**Exercise task 1**
In the match-fixing article, reproduce the stretch from "Match fixing related to gambling is" through "of Continental Europe.", substituting "Eastern Europe" for "Continental Europe".
**Exercise task 2**
Using the match-fixing article, mark each statement yes or no and quote the exact words that settle it. (a) Paul Condon headed the ICC's anti-corruption unit. (b) Pakistan beat Ireland at the 2007 Cricket World Cup. (c) Sportradar estimates that up to 5% of the matches it monitors are likely fixed.

##### Document excerpt

= Match fixing related to gambling =

Control of the outcome of sporting events to affect gambling results

Match fixing related to gambling is a problem in many sports. According to Sportradar, a company that monitors the integrity of sports events on behalf of sports federations, as many as 1% of the matches they monitor are likely to be fixed.

==Betting related match fixing scandals==

While British football has never been rocked by match fixing allegations on the scale of the Black Sox scandal (the aforementioned incidents involved league matches, not major championships), football match-fixing has become a serious problem in parts of Continental Europe.

Cricket has been affected by several high-profile match-fixing scandals, including the case of Hansie Cronje in the late 1990s and investigations surrounding the 2007 Cricket World Cup. These highly publicised enquiries were prompted by the surprise defeat of Pakistan in the Cup by Ireland and the subsequent murder investigation into the sudden death, straight after the match, of Pakistan's head coach Bob Woolmer. According to the head of the ICC's anti-corruption unit Paul Condon, cricket is the most bet on sport in the world, and fixing is found at every level of the sport and is a significant problem. The 2008 novel Raffles and the Match-Fixing Syndicate, by Adam Corres, places E. W. Hornung's A. J. Raffles, 'the gentleman thief', into the world of cricket match-fixing. This black humour comedy includes speculation on the infamous Hansie Cronje and Bob Woolmer incidents and features serious aspects of cricket gamesmanship or 'how to defeat a superior opponent without actually cheating', a vital skill in the cricketing psychology of 'thinking the batsman out'.

The high salaries of some of today's professional athletes likely serves to insulate their leagues from player-instigated match fixing. However, in leagues where the players are less well-paid, or not paid at all (for example, the amateur NCAA), match fixing by players remains a serious concern.

##########
##### Records provided

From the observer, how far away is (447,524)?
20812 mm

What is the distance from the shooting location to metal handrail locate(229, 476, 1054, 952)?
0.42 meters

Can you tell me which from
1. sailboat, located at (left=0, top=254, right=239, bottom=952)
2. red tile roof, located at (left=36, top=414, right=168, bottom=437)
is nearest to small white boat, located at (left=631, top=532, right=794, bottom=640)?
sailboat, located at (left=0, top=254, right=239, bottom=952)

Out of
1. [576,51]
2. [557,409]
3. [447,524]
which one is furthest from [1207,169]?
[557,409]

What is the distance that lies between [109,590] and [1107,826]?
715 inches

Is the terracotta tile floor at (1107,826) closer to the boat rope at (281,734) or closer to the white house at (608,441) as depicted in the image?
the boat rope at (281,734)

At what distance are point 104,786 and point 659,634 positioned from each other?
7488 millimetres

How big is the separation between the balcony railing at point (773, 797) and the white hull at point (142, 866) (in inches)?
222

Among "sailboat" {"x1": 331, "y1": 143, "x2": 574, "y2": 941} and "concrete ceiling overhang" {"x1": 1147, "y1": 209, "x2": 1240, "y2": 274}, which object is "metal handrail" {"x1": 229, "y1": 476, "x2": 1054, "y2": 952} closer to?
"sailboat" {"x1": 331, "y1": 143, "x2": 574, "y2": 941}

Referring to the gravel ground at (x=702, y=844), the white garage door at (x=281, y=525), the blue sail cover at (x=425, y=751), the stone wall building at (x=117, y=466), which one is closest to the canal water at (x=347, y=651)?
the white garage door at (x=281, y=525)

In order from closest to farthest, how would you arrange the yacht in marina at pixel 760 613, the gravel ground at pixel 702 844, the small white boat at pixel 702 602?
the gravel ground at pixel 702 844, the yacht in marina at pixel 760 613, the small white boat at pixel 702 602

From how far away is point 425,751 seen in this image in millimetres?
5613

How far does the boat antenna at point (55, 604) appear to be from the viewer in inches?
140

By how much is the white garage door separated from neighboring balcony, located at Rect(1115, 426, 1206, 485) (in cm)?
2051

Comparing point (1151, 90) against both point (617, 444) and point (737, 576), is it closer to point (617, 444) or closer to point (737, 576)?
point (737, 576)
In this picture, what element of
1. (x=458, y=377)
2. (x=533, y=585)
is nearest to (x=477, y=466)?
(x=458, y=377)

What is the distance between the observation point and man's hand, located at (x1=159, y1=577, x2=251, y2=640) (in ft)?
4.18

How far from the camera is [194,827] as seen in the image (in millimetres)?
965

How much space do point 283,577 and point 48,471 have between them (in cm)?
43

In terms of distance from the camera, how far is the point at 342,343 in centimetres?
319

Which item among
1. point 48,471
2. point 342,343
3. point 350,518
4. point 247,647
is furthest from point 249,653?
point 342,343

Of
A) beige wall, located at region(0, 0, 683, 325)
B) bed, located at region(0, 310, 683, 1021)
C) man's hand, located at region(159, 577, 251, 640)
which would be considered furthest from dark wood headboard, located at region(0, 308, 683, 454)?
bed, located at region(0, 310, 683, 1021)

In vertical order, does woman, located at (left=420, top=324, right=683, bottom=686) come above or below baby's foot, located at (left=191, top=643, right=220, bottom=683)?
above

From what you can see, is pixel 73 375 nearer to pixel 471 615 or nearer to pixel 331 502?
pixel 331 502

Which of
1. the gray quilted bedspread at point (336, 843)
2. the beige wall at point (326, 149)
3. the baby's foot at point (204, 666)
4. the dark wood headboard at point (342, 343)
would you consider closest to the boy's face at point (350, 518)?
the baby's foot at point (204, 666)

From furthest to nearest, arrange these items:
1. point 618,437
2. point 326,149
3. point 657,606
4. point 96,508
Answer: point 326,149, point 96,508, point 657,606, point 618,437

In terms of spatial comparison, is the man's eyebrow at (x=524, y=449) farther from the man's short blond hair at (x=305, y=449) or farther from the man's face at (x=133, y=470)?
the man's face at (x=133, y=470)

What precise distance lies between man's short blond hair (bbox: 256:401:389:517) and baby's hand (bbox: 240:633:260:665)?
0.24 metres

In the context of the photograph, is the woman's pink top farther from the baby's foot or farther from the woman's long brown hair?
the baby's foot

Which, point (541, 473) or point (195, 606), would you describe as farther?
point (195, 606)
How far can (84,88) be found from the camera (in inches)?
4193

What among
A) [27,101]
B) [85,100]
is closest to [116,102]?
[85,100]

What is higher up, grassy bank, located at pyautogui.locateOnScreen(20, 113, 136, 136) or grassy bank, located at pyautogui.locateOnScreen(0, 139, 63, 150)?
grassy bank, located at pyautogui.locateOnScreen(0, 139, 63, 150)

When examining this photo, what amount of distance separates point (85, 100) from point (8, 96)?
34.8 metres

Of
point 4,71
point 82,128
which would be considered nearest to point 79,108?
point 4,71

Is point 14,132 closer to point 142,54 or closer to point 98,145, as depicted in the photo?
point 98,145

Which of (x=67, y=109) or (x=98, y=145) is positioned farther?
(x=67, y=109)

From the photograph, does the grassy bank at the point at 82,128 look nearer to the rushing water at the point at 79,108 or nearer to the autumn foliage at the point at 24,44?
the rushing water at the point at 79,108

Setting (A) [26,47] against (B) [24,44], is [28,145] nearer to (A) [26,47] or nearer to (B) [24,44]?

##########

**Full response 1**
Match fixing related to gambling is a problem in many sports. According to Sportradar, a company that monitors the integrity of sports events on behalf of sports federations, as many as 1% of the matches they monitor are likely to be fixed.

==Betting related match fixing scandals==

While British football has never been rocked by match fixing allegations on the scale of the Black Sox scandal (the aforementioned incidents involved league matches, not major championships), football match-fixing has become a serious problem in parts of Eastern Europe.

**Full response 2**
(a) Yes: "the head of the ICC's anti-corruption unit Paul Condon"
(b) No: "the surprise defeat of Pakistan in the Cup by Ireland"
(c) No: "as many as 1% of the matches they monitor are likely to be fixed"